*WHAT YOU HAVE TO DO*. Please reproduce word for word the part of the rows below that opens with the line containing "Which of the candidates" and runs through the end of the rows, leaving the pictures out of your answer.

*SUPPLIED RECORDS*.

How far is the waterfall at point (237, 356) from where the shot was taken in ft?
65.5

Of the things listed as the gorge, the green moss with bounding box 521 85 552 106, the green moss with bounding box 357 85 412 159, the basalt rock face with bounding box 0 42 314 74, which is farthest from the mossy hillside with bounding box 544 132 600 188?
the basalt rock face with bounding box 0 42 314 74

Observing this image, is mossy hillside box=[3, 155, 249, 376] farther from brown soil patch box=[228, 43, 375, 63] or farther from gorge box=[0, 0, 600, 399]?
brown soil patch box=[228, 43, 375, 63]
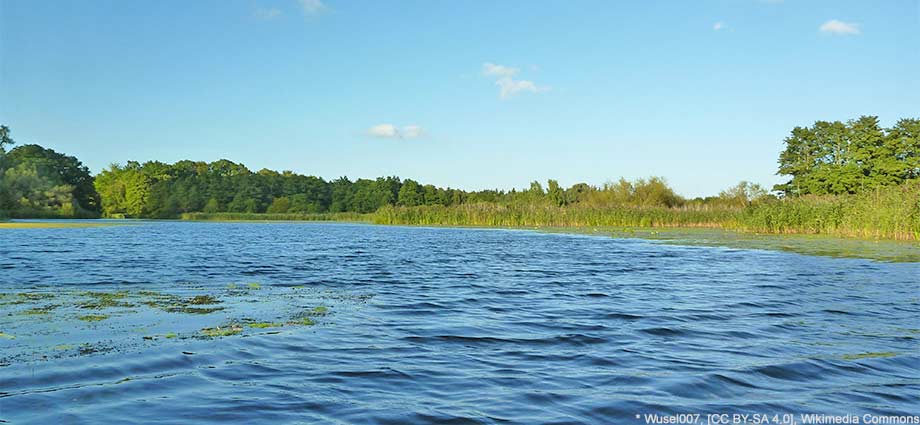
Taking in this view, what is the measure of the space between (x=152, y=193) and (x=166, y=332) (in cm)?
9566

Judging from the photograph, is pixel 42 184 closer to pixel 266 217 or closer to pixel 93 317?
pixel 266 217

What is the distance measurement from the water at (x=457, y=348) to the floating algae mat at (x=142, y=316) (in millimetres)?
49

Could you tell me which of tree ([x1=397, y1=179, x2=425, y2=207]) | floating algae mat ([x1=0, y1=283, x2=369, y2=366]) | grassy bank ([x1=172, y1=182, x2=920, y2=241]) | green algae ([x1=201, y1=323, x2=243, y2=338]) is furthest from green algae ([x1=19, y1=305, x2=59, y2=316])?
tree ([x1=397, y1=179, x2=425, y2=207])

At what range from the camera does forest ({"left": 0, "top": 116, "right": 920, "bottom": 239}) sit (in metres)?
32.6

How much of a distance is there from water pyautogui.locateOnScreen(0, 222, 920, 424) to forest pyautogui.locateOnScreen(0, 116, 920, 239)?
64.7 ft

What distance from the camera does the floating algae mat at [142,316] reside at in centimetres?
680

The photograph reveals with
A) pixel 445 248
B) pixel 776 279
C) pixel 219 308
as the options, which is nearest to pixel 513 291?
pixel 219 308

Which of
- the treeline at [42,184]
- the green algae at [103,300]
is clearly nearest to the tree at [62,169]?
the treeline at [42,184]

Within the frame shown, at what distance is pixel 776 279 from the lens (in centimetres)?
1406

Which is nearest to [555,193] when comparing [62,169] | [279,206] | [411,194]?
[411,194]

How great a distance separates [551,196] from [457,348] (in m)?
62.4

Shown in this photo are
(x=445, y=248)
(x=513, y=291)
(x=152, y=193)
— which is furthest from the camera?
(x=152, y=193)

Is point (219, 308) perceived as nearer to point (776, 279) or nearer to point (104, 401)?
point (104, 401)

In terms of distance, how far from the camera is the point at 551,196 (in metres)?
68.6
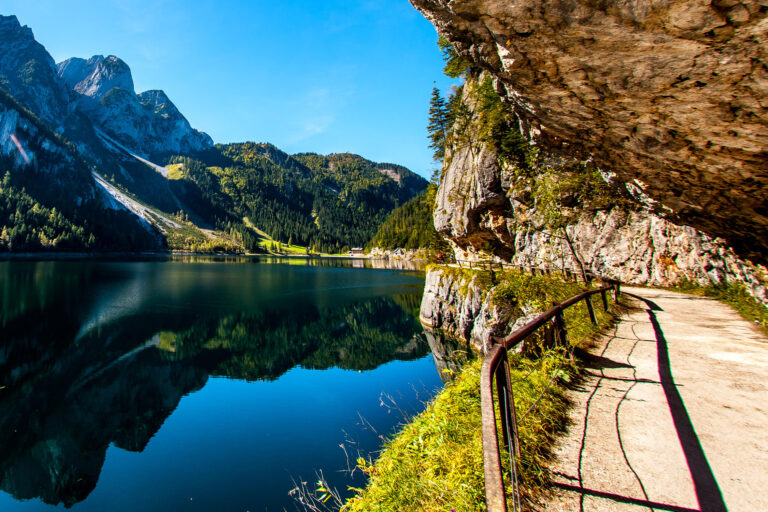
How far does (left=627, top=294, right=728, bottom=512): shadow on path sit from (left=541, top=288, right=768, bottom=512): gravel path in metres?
0.01

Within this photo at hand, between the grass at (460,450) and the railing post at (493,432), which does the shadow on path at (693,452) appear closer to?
the grass at (460,450)

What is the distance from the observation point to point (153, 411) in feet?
54.7

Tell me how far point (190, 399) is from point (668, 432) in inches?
818

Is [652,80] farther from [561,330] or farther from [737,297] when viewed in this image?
[737,297]

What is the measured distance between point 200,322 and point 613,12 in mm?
37376

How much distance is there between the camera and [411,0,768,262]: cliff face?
5.00m

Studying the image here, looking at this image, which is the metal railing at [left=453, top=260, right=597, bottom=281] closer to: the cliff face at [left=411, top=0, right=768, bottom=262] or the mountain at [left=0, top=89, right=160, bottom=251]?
the cliff face at [left=411, top=0, right=768, bottom=262]

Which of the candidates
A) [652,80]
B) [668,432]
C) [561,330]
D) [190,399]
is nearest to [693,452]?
[668,432]

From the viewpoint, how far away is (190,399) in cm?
1834

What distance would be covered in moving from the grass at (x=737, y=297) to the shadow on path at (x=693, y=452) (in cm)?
732

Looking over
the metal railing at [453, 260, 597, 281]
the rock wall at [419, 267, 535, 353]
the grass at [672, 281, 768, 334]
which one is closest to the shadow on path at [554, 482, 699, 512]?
the grass at [672, 281, 768, 334]

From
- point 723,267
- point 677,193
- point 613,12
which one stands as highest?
point 613,12

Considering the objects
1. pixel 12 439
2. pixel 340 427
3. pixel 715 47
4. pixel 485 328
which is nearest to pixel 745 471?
→ pixel 715 47

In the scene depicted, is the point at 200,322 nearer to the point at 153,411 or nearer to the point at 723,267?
the point at 153,411
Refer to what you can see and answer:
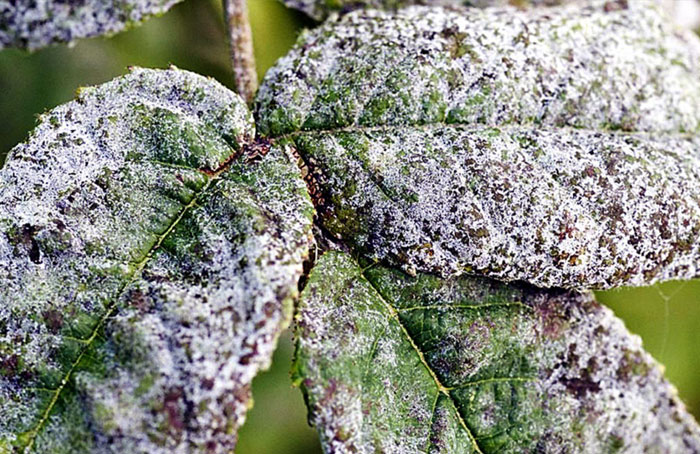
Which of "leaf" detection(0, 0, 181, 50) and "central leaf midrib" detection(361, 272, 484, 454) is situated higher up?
"leaf" detection(0, 0, 181, 50)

*ANSWER TO THE EXERCISE*.
Which of the candidates
A) [652,80]
B) [668,432]
C) [561,330]
D) [190,399]
is nearest to [693,452]?
[668,432]

From the viewpoint, how far away is (190,399) in cm?
1834

What distance would be covered in moving from the grass at (x=737, y=297) to the shadow on path at (x=693, y=452) (in cm)?
732

Looking over
the metal railing at [453, 260, 597, 281]
the rock wall at [419, 267, 535, 353]
the grass at [672, 281, 768, 334]
which one is closest to the shadow on path at [554, 482, 699, 512]?
the grass at [672, 281, 768, 334]

From
- point 723,267
- point 677,193
- point 613,12
which one stands as highest?
point 613,12

Considering the objects
1. pixel 12 439
2. pixel 340 427
3. pixel 715 47
4. pixel 485 328
which is nearest to pixel 745 471?
→ pixel 715 47

In the scene depicted, is the point at 200,322 nearer to the point at 153,411 or nearer to the point at 723,267?
the point at 153,411
Refer to what you can see and answer:
Which of "leaf" detection(0, 0, 181, 50) and "central leaf midrib" detection(361, 272, 484, 454) is situated higher up?
"leaf" detection(0, 0, 181, 50)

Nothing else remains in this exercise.